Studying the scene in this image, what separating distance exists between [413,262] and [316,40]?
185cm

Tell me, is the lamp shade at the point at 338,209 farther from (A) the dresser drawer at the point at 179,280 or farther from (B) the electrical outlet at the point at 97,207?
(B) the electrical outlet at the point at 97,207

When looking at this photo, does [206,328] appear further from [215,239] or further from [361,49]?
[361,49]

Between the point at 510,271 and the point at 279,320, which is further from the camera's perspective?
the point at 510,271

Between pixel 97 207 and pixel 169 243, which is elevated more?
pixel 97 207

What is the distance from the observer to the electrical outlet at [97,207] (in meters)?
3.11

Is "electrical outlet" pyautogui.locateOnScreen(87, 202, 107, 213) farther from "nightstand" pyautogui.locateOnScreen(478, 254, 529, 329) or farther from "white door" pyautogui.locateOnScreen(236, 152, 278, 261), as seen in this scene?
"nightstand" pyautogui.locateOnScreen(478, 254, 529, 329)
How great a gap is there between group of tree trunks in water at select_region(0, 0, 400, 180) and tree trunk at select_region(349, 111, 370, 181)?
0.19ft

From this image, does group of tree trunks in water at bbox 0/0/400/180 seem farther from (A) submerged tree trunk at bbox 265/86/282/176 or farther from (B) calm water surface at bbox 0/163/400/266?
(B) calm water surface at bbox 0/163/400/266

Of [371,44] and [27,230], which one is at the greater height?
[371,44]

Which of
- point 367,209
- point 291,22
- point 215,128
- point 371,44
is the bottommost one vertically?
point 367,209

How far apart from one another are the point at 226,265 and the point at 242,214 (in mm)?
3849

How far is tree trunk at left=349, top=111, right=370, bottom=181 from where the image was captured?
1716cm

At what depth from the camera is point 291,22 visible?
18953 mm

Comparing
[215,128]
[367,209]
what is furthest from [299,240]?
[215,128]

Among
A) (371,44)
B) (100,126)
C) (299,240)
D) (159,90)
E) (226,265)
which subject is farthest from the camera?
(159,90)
::::::
§ **GOAL**
Reproduce all of the lines above verbatim, keeping their original order.

§ **COMPLETED TASK**
Studying the scene in this image, what separating distance exists between [413,262] and [316,40]?
185cm

Tell me, is the lamp shade at the point at 338,209 farther from (A) the dresser drawer at the point at 179,280 or farther from (B) the electrical outlet at the point at 97,207?
(B) the electrical outlet at the point at 97,207

When looking at this photo, does [206,328] appear further from [215,239] or further from [361,49]?
[361,49]

Between the point at 510,271 and the point at 279,320, which is further from the camera's perspective?
the point at 510,271

Between pixel 97 207 and pixel 169 243, which is elevated more?
pixel 97 207

What is the distance from the observer to the electrical outlet at [97,207] (in meters)?
3.11

Is "electrical outlet" pyautogui.locateOnScreen(87, 202, 107, 213) farther from "nightstand" pyautogui.locateOnScreen(478, 254, 529, 329) or farther from "white door" pyautogui.locateOnScreen(236, 152, 278, 261), as seen in this scene?
"nightstand" pyautogui.locateOnScreen(478, 254, 529, 329)
How great a gap is there between group of tree trunks in water at select_region(0, 0, 400, 180) and tree trunk at select_region(349, 111, 370, 181)?
0.19ft

From this image, does group of tree trunks in water at bbox 0/0/400/180 seem farther from (A) submerged tree trunk at bbox 265/86/282/176 or farther from (B) calm water surface at bbox 0/163/400/266?
(B) calm water surface at bbox 0/163/400/266

Of [371,44] and [27,230], which one is at the greater height?
[371,44]

Which of
- point 367,209
- point 291,22
- point 215,128
- point 371,44
is the bottommost one vertically?
point 367,209

How far apart from one another are the point at 226,265 and the point at 242,214 (in mm)?
3849

How far is tree trunk at left=349, top=111, right=370, bottom=181 from where the image was captured?
1716cm

At what depth from the camera is point 291,22 visible?
18953 mm

Comparing
[215,128]
[367,209]
what is furthest from [299,240]?
[215,128]

Among
A) (371,44)
B) (100,126)
C) (299,240)
D) (159,90)
E) (226,265)
which subject is farthest from the camera?
(159,90)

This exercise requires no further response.